**Problem statement**. Continue the study summary on the FPGA Riccati equation solver below, picking up right after its last line.

**Passage**.

Purpose of the Study:

  • To address the computational burden of SDRE-based designs, particularly for TVC.
  • To develop a computationally efficient and flexible Riccati equation solver for real-time implementation.
  • To guarantee the applicability and asymptotic stability of SDRE-based TVC without relying on extensive numerical checks.

Main Methods:

  • An FPGA hardware implementation of the Structure-Preserving Doubling Algorithm for Riccati equation solving was developed.
  • The extended solver was analyzed for computational efficiency (time and accuracy) and tuning flexibility.
  • The performance was benchmarked against standard MATLAB routines, focusing on computation time and accuracy residuals.

Main Results:

  • The proposed FPGA implementation achieved remarkable computational efficiency in both time and accuracy.

**Data supplied**.

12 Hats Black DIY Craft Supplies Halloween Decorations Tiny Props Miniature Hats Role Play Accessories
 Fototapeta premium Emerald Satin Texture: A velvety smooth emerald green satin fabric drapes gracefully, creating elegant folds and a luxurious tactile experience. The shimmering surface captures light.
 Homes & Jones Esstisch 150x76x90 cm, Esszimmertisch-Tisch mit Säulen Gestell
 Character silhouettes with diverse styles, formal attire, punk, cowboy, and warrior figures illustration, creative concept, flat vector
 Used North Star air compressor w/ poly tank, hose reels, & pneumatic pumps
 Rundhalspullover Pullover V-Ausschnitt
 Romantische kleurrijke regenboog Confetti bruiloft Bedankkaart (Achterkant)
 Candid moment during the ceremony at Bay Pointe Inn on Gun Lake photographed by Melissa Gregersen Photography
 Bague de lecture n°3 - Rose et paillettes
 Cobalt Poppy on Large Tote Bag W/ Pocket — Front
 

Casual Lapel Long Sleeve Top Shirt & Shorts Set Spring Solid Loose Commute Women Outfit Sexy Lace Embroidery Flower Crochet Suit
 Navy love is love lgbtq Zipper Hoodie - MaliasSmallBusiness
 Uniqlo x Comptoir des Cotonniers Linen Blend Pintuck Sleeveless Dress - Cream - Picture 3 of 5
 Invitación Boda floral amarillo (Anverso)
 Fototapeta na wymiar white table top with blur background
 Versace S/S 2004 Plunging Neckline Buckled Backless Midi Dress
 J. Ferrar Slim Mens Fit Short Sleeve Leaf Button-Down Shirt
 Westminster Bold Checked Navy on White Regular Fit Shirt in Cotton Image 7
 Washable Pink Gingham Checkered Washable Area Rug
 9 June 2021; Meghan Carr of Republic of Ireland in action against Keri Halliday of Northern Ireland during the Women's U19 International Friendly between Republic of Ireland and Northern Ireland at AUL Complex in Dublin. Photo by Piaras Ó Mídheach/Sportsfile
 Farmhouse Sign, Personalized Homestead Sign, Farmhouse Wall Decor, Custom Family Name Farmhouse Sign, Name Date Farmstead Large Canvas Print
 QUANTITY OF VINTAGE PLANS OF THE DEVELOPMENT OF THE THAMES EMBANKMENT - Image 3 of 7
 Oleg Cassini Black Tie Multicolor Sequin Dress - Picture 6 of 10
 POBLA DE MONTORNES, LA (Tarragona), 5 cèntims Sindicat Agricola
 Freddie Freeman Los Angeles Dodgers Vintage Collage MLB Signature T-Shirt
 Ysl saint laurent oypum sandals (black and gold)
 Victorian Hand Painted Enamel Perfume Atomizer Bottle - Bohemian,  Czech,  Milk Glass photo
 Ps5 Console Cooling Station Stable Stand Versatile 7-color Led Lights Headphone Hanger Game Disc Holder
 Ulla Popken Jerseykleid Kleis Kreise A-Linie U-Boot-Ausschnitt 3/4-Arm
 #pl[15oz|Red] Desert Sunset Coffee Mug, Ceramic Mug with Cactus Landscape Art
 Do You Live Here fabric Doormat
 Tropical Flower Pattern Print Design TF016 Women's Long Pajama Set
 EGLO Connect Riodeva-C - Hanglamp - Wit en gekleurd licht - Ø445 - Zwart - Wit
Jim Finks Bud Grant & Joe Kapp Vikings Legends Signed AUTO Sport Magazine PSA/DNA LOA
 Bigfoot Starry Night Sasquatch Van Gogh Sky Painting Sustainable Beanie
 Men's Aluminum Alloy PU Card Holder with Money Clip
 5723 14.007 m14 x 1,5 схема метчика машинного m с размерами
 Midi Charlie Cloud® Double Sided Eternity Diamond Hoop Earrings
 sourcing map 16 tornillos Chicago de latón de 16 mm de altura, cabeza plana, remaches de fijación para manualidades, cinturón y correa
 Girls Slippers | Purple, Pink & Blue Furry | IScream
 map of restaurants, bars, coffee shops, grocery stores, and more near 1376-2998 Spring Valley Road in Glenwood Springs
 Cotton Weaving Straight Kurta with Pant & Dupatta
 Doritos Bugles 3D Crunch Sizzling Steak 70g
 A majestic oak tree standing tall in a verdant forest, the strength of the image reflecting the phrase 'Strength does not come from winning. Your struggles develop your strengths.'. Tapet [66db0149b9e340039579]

**Response for this exercise**.
  • The extended solver's computation time was significantly reduced compared to the MATLAB benchmark.
  • Tuning flexibility was provided through the stopping criterion, utilizing the Frobenius norm of the RE's residual matrix.

Conclusions:

  • The FPGA-based Riccati equation solver offers a practical solution to enhance the real-time computational efficiency of SDRE designs.
  • The developed method provides a balance between computational speed and accuracy, crucial for applications like TVC.
  • This approach avoids common compromises by efficiently guaranteeing system stability and applicability.